Task prompt: Copy exactly the lines of the material below that fall between the line with "[BUNJANG] NİKE Kyoto" and the line with "Fester Einband Vitra von Deyan Sudjic", both of those lines included; pictures stay out.

Task material:

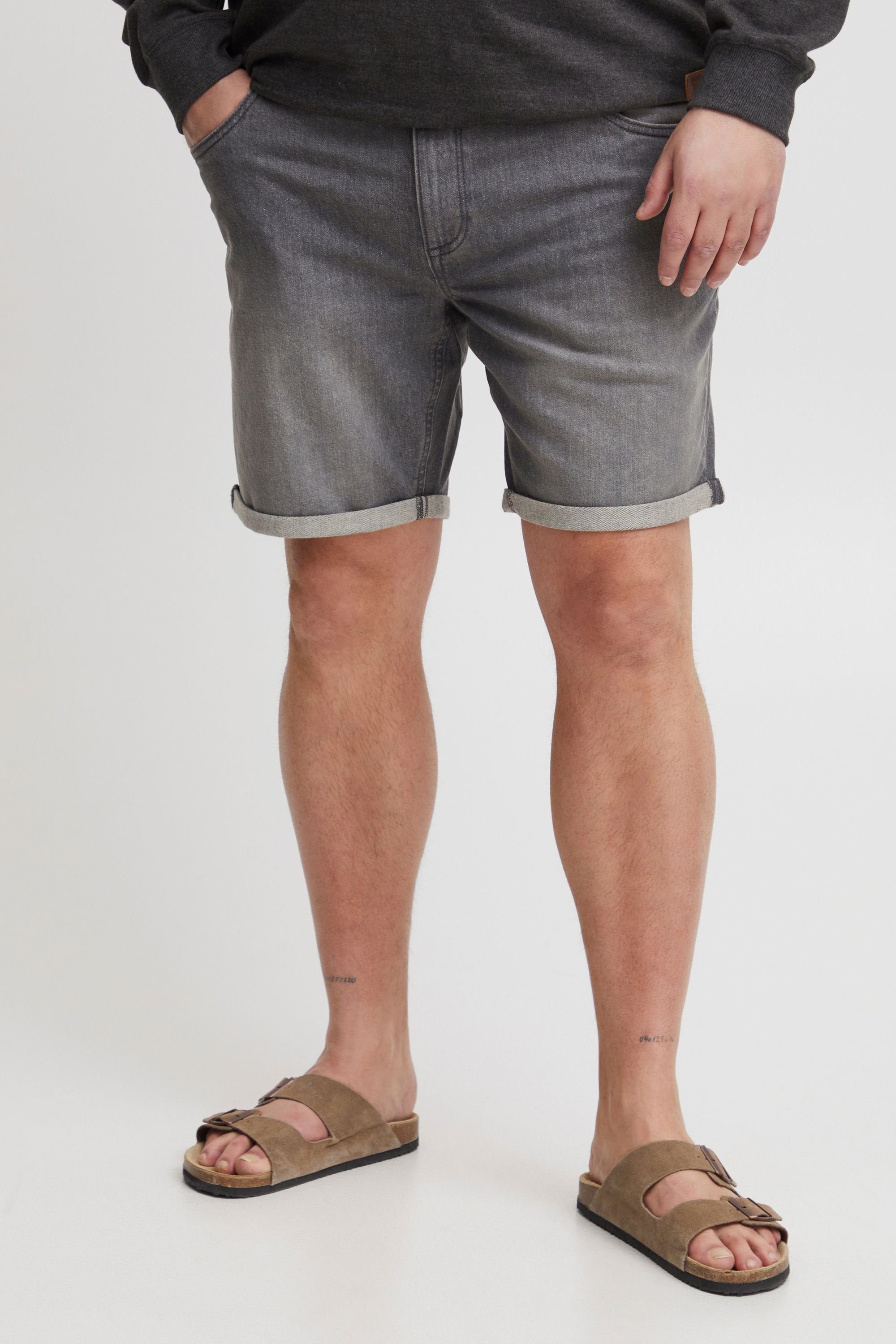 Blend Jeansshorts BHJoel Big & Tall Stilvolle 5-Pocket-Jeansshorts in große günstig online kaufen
---
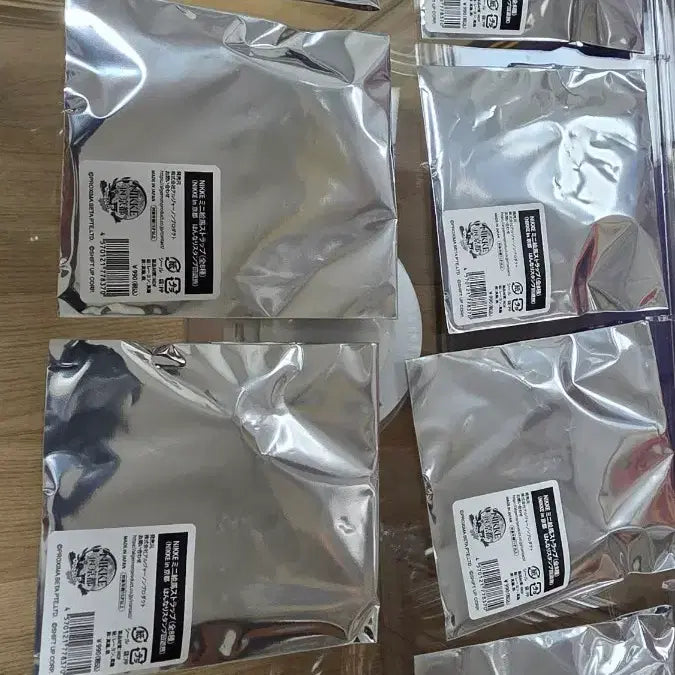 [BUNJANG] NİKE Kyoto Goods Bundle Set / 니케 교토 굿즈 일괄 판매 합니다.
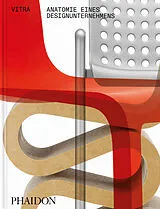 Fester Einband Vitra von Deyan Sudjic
...
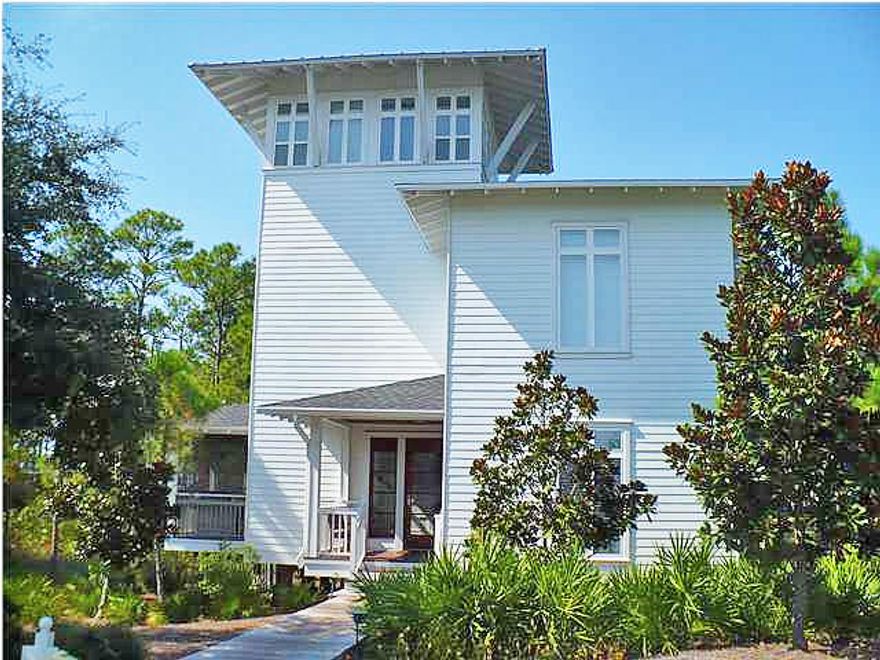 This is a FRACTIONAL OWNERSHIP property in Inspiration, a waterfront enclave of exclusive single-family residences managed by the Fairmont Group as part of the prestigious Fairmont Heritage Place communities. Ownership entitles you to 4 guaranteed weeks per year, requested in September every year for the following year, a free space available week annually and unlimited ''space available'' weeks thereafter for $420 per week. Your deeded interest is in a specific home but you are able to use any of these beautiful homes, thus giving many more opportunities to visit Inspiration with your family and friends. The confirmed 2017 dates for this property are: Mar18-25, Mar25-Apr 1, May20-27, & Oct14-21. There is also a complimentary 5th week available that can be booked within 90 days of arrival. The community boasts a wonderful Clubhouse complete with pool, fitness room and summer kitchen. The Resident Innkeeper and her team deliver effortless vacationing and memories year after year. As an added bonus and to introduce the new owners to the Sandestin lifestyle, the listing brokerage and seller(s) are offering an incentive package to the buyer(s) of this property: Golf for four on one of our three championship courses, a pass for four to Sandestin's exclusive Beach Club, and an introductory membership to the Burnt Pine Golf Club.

Task response:
 [BUNJANG] NİKE Kyoto Goods Bundle Set / 니케 교토 굿즈 일괄 판매 합니다.
 Fester Einband Vitra von Deyan Sudjic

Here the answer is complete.